What happens to the stars in the daytime?


The stars, as we know, are faraway suns, most of them bigger and brighter than the friendly neighborhood sun that lights our days. Our sun has been blazing away for billions of years and without a doubt it will go on blazing through billions of years into the future. The same holds true for the other starry suns in the night sky. So obviously nothing happens to them when our sun rises each morning. But where in the world are they during the daytime?        

This baffling mystery was not solved until people got a true picture of our Solar System. Before that, they thought that our little world was the very center of the Universe    and once every 24 hours, the entire Universe revolved around the planet Earth. This mistaken notion was set to rights some 400 years ago, by the great Polish astronomer, Copernicus.

A few years later, Galileo, the famous Italian astronomer, first observed the heavenly bodies through a telescope    and proved that the Copernicus theory of the Solar System was correct. It was quite a come¬down, when people had to face the fact that their Earth is not the center of the Universe. Actually, the sun is the central star of one of many solar systems in the endless Universe. The earth orbits around the sun, spinning around once every 24 hours as it goes.

Believe it or not, these facts are related to the appearance and mysterious disappearance of the stars in our sky. They do not., as people once thought, swing around to the other side of the earth. Every calendar day, the earth rotates on its axis turning first one side of the globe then another side to face the spacious universe that surrounds us on all sides.

During the day, our side of the globe faces the sun and we enjoy its dazzling daylight. At night our side turns away from the sun  ¬and we see the stars. Because the earth rotates toward the east, the starry constellations rise above the eastern horizon and march westward over the sky.

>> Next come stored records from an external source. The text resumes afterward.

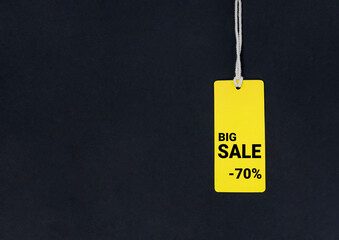 Yellow label tag with inscription sale at black background.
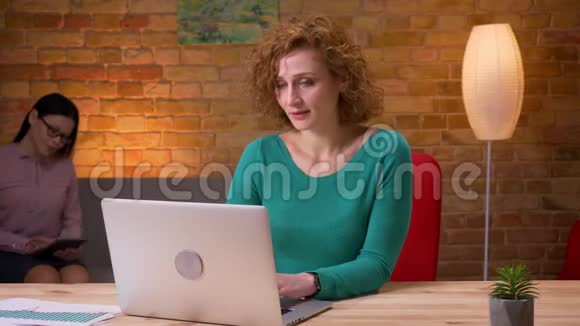 在办公室里一位成年女商人在笔记本电脑上打字看着相机微笑着在室内拍摄女性视频的预览图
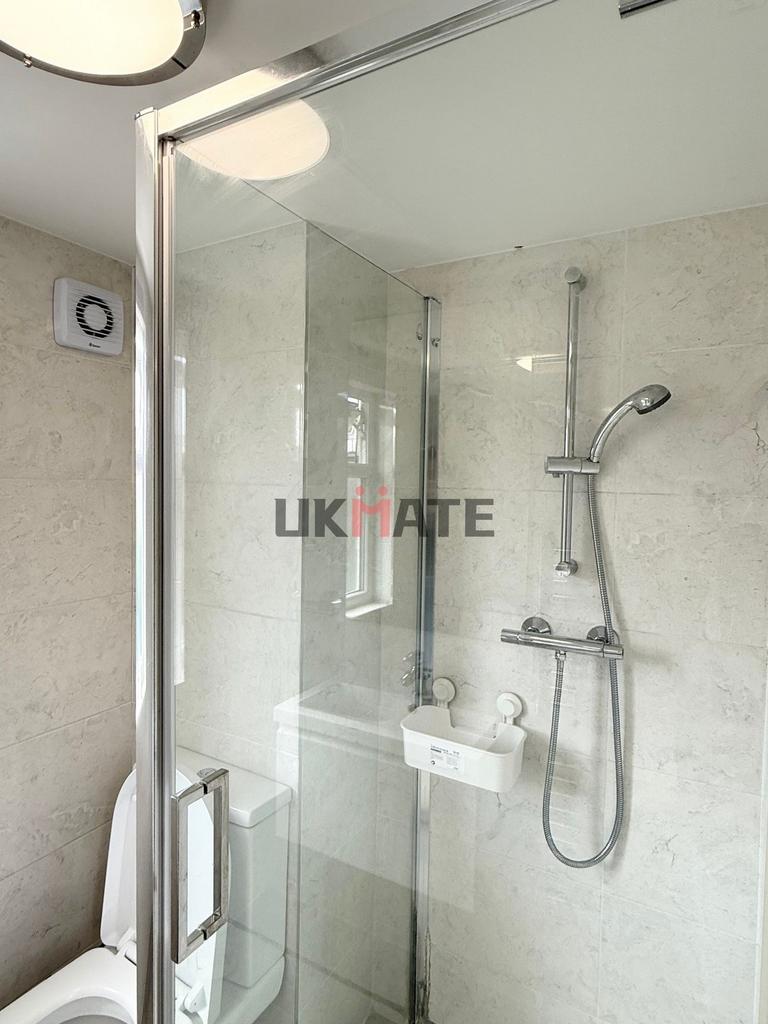 Modern and clean bathroom with a large shower a...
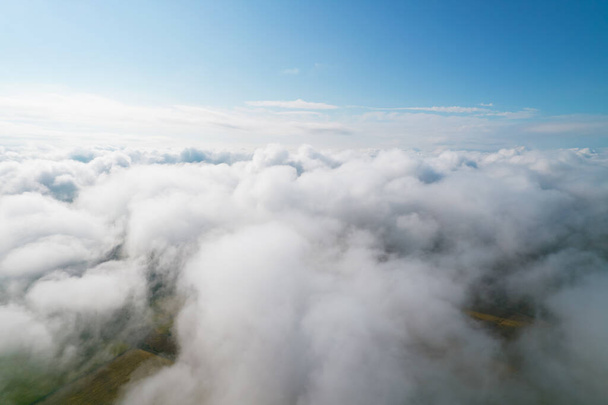 Cumulus clouds, aerial background. Aerial shot with top view of white fluffy clouds gathering. In between the clouds the ground is visible here and there. - Фото, изображение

This starry parade continues all night and just before sunrise we still see a skyful of stars. But one by one the paler ones and finally the brightest ones wink out and disappear. Or do they? Actually they are still there in the sky, rising in the east and marching to set in the west. We just cannot see them.

This is because our starry sun casts its brilliant rays through the atmosphere above our heads. In a pitch dark room, even a small candle seems to shed a bright flame. But when we light a bright lamp, or let in the dazzling daylight, the little candle flame seems to fade and grow pale. The same thing happens to the daytime stars. When the sun rises, their tiny sparks of light are masked and lost in the razzle¬dazzle brilliance of its golden rays. We do not see them again until the sun and its brilliant glory sink to bed below the western horizon.